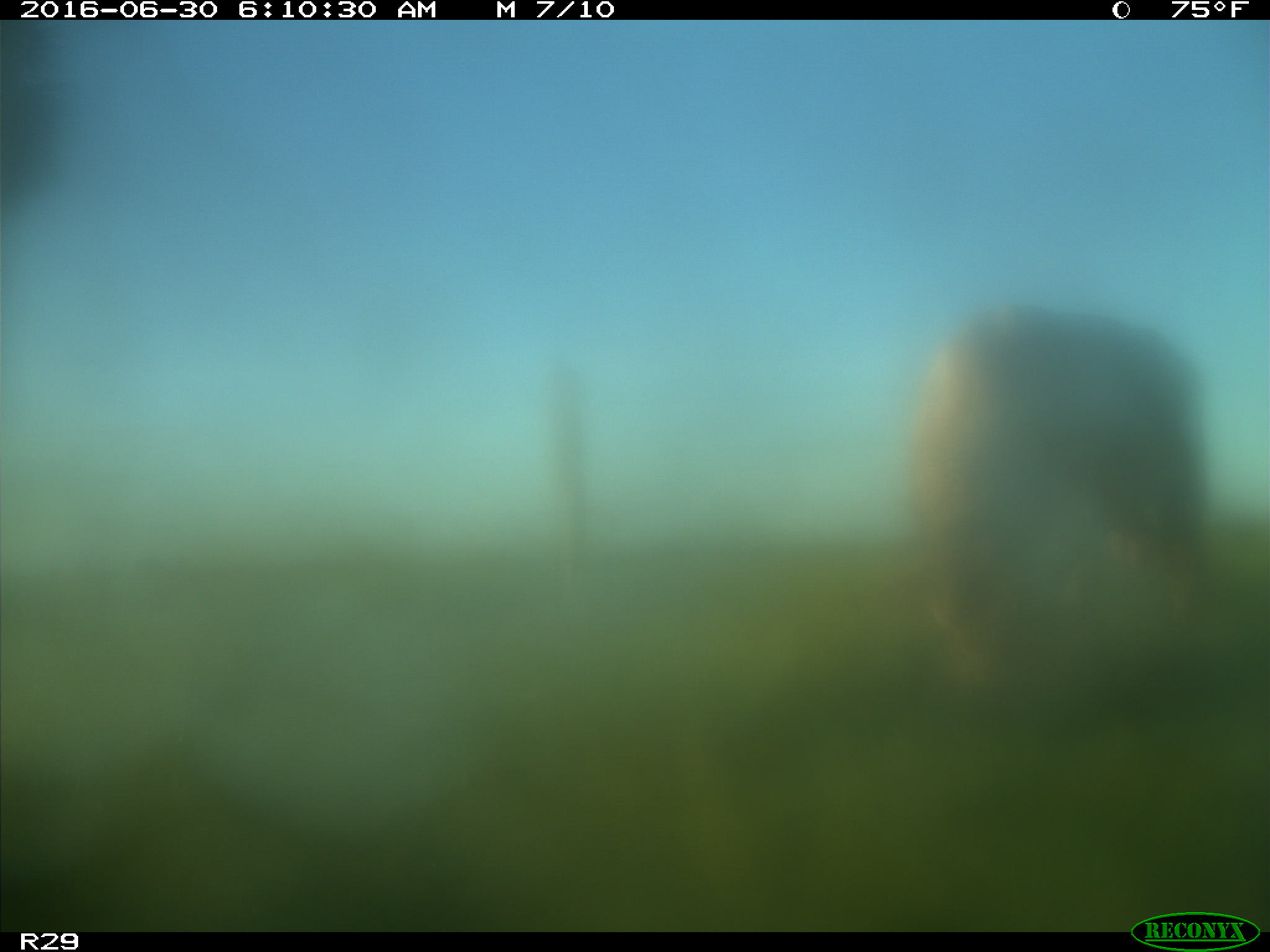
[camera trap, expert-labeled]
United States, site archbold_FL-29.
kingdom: Animalia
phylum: Chordata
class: Mammalia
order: Artiodactyla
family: Bovidae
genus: Bos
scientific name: Bos taurus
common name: domestic cow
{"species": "Bos taurus (domestic cow)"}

→ Required work
Give back the material above exactly, without pictures.

→ Output of the task
[camera trap, expert-labeled]
United States, site archbold_FL-29.
kingdom: Animalia
phylum: Chordata
class: Mammalia
order: Artiodactyla
family: Bovidae
genus: Bos
scientific name: Bos taurus
common name: domestic cow
{"species": "Bos taurus (domestic cow)"}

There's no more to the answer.